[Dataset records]
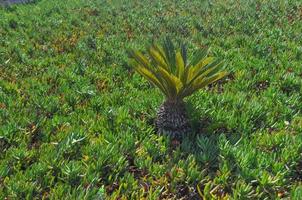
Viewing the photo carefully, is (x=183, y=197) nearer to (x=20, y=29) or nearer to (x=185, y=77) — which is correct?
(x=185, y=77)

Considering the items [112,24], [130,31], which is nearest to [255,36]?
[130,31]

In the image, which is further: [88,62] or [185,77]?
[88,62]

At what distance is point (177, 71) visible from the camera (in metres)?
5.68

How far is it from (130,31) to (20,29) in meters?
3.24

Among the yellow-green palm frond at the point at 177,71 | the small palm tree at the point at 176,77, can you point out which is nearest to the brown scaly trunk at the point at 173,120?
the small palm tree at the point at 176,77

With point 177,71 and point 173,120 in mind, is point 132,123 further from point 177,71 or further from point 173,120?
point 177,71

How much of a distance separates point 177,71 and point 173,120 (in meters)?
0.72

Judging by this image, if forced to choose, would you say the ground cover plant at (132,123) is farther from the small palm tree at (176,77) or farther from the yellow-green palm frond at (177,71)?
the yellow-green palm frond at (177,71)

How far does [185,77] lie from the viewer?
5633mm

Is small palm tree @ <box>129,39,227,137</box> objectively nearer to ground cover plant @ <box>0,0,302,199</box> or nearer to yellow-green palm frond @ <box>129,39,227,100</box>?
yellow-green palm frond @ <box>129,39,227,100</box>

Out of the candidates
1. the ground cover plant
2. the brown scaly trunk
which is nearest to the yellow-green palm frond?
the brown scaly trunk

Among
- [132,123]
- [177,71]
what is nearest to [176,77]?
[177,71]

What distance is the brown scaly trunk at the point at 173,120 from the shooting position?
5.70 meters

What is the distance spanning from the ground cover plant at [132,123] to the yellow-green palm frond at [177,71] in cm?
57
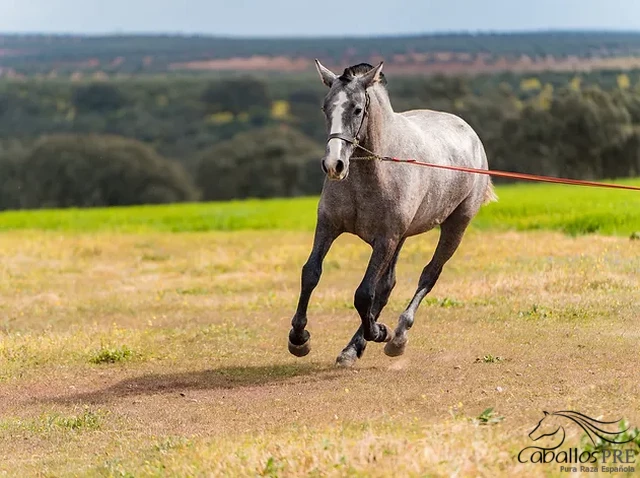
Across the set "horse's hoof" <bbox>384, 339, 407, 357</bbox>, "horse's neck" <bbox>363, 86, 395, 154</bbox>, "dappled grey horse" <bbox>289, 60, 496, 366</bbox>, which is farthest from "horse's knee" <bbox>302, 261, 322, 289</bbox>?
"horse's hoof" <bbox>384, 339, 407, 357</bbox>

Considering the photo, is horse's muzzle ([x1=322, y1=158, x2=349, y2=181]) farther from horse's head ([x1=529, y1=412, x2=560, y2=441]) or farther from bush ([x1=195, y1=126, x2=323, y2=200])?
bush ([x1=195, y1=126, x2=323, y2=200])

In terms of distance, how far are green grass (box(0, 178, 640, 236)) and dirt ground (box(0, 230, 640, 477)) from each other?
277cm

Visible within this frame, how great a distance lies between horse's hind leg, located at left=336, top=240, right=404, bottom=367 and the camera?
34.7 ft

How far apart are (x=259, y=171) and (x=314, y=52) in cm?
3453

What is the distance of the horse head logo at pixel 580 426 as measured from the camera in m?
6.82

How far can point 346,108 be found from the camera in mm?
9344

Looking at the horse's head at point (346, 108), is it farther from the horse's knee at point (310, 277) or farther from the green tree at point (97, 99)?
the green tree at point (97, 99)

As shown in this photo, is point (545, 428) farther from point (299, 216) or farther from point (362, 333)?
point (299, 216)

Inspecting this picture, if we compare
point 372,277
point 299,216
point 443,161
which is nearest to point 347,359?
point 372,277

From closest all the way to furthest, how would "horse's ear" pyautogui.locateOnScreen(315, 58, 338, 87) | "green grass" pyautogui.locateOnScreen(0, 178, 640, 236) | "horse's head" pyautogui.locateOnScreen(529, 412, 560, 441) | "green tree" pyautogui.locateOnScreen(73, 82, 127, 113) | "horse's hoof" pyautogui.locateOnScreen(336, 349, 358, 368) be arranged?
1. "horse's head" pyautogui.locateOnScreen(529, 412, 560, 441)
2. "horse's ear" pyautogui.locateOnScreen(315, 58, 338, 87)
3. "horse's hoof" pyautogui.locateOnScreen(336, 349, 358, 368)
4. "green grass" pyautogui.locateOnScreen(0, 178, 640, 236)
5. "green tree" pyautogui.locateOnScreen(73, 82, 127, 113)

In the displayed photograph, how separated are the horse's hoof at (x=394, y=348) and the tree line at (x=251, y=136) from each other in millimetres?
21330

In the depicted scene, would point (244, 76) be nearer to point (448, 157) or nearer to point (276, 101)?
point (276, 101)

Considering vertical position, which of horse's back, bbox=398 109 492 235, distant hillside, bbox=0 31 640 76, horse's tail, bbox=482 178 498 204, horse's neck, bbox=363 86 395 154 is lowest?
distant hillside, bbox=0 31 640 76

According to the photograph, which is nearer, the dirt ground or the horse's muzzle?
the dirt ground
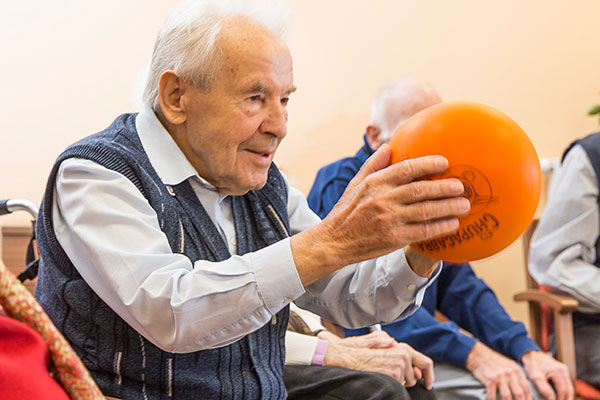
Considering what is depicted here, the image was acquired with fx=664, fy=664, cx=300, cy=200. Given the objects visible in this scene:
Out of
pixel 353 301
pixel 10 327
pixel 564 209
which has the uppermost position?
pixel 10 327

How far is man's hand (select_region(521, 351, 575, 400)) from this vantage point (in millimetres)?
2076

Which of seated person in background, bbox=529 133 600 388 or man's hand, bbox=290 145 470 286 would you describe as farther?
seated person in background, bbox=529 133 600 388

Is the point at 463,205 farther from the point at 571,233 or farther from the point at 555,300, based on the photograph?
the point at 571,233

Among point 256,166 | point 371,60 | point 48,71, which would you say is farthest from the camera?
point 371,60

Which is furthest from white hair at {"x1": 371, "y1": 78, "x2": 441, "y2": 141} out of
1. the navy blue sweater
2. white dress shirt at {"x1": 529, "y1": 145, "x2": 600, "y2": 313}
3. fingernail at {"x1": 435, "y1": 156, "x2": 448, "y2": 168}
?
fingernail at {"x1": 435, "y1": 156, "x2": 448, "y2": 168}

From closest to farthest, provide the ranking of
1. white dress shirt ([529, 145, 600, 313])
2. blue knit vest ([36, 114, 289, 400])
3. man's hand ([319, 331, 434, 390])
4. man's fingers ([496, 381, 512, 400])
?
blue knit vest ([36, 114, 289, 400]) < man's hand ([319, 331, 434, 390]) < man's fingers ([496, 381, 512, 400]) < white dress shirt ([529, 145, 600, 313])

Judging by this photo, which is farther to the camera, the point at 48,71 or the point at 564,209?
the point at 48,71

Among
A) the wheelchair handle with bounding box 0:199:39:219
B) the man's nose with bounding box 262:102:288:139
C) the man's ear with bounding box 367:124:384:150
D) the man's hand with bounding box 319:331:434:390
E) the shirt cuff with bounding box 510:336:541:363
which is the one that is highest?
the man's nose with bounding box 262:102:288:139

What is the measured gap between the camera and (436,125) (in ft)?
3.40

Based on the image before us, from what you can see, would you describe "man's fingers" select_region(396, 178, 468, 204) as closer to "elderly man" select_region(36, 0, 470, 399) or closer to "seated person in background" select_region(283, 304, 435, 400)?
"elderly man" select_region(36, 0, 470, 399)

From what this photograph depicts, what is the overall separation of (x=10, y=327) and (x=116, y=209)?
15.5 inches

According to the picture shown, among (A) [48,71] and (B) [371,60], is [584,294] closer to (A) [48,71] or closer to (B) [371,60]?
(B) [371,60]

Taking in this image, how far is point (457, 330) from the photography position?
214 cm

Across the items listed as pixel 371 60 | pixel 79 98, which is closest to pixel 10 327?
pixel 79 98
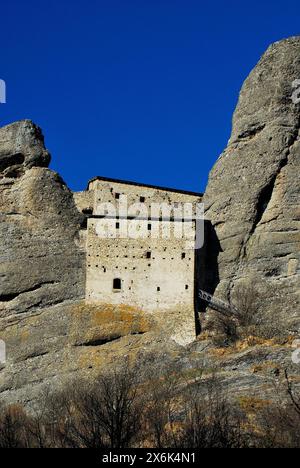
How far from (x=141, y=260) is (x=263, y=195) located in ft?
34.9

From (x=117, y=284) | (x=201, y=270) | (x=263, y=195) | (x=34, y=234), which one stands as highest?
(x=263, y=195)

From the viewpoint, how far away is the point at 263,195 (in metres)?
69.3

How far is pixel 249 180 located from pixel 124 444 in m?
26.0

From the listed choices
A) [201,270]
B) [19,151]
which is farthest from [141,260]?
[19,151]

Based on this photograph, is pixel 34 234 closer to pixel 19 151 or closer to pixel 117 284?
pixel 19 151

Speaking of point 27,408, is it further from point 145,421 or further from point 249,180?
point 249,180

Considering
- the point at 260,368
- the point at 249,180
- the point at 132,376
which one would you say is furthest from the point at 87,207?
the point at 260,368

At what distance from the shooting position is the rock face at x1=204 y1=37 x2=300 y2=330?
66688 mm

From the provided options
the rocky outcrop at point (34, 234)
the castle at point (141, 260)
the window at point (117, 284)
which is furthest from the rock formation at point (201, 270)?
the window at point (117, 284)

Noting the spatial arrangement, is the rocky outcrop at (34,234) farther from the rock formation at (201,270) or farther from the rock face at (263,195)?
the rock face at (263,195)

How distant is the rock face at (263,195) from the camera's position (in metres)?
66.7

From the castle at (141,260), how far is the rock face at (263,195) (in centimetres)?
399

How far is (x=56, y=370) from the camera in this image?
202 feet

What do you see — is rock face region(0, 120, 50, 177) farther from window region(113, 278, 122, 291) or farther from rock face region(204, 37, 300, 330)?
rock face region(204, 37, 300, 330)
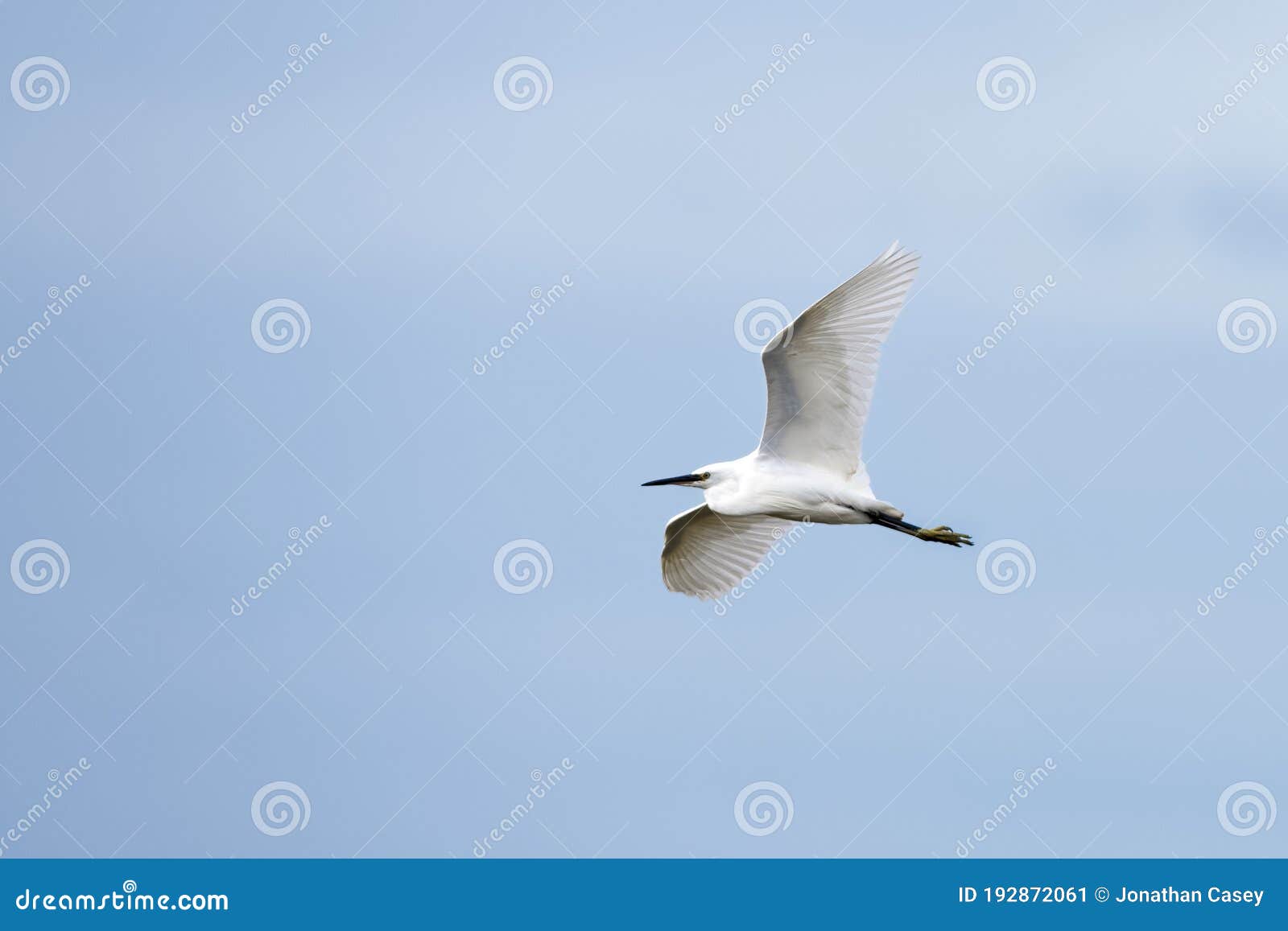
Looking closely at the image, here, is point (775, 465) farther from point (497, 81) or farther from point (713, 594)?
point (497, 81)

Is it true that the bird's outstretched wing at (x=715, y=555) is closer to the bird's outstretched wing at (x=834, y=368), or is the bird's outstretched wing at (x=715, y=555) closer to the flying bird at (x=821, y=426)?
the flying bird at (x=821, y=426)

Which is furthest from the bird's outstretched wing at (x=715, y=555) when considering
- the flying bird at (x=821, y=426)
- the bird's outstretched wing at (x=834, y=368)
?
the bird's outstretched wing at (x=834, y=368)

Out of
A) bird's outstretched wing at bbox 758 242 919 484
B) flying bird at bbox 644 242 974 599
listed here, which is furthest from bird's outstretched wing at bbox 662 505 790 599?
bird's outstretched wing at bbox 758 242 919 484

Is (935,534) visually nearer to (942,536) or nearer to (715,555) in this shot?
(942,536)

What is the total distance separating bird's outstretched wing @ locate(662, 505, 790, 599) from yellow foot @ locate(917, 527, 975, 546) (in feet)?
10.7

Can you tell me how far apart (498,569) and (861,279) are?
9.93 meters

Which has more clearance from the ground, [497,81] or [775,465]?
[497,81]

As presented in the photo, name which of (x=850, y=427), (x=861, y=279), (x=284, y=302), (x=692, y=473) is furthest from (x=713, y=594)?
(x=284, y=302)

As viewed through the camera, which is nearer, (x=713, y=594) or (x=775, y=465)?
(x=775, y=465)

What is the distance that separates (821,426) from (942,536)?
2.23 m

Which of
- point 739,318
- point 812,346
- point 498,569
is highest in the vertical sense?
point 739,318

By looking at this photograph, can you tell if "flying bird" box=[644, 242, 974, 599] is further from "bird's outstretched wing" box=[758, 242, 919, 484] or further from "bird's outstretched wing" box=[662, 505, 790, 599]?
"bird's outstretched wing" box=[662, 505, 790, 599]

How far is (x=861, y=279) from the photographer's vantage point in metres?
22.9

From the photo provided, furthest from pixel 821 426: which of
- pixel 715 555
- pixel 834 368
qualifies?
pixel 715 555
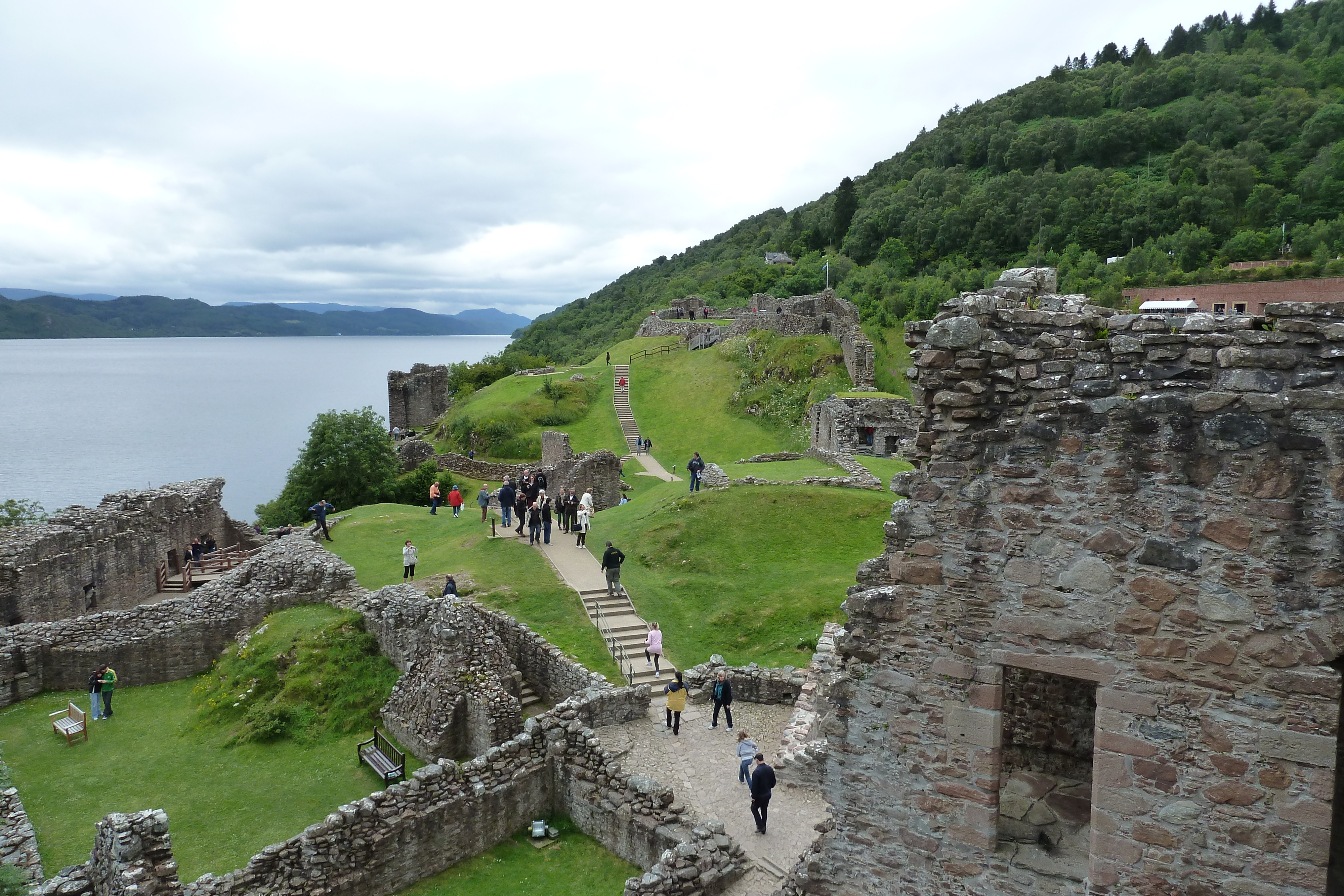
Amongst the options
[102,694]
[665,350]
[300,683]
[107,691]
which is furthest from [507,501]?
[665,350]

* Job
Pick out and copy every line in the material that contains the word "closest".

* Correct output
From closest all the way to furthest, how would "horse's ear" pyautogui.locateOnScreen(315, 58, 338, 87) | "green grass" pyautogui.locateOnScreen(0, 178, 640, 236) | "horse's head" pyautogui.locateOnScreen(529, 412, 560, 441) | "green tree" pyautogui.locateOnScreen(73, 82, 127, 113) | "horse's hoof" pyautogui.locateOnScreen(336, 349, 358, 368) be arranged?
From closest to farthest, provide the ranking of
Across the items listed as pixel 371 60 | pixel 79 98, which is closest to pixel 10 327?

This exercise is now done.